AP-iNET is a computational prediction system for host-pathogen protein-protein interactions in the Arabidopsis-Pseudomonas model system. This webtool allows users to input host and pathogen protein sequences to predict whether they are interacting within a host-pathogen network.

Protein-protein interactions (PPIs) play a crucial role in host-pathogen interactions and pathogenesis and maintaining infection. Successful prediction of PPIs for a well-studied host-pathogen system will lead to better understanding of mechanisms of pathogenesis on a genome-wide scale.

Several support vector machine(SVM) models is developed using experimentally proved Arabidopsis – Pseudomonas PPIs from different well curated host-pathogen interaction (HPI) databases.These models are based on Amino acid composition (AAC), Dipeptide composition (DIPEP), Conjoint Triad composition (CT) and Composition-Transtion-Distribuition (CTD) features. The SVM models are validated through a five-fold traing dataset and independent dataset. User has a choice to use individual descriptors or in a combination for prediction of the host-pathogen interactions. A homology based model also developed to assess the predictions in Arabidopsis - Pseudomonas system in genome wide. More information about these models can be found on the Help page.

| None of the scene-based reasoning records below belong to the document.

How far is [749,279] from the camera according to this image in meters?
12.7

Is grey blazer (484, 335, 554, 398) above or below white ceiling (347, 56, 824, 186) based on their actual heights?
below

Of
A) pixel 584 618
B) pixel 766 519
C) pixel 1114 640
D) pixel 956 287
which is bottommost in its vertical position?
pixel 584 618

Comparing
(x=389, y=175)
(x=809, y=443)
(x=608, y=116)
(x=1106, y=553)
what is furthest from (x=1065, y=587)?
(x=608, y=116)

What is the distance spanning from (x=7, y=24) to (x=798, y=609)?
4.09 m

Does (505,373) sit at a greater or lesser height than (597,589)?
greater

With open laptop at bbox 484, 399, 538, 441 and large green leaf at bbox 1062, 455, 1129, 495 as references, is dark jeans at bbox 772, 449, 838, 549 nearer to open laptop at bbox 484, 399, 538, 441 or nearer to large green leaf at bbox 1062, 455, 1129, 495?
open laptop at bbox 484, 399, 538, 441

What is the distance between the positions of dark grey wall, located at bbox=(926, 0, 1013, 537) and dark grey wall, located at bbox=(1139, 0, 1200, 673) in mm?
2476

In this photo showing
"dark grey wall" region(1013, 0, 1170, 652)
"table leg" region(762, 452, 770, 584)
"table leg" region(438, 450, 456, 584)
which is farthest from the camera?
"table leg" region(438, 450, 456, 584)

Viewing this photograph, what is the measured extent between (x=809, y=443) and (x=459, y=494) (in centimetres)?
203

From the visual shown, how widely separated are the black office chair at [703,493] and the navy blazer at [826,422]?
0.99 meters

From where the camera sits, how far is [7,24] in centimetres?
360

There are three options for interaction prediction: “Host Only”, “Pathogen Only” or “Host and Pathogen”. User can submit the protein sequences in FASTA format by either uploading file or through a text box. After the prediction model selected and sequences uploaded, the submitted sequences are tested against trained files of the selected model. If both host and pathogen sequences are inputted, all possible combination of host-pathogen sequence pairs will be created and tested against the trained SVM model. After the prediction is complete, the prediction results will be displayed in a table of all posible pairs with their svm scores and the reamrk of interacting or non-interacting. The output can also be downloaded in various fourmats (CSV,XML,TSV) and the network of interaction can be viewed through "View Cytoscape".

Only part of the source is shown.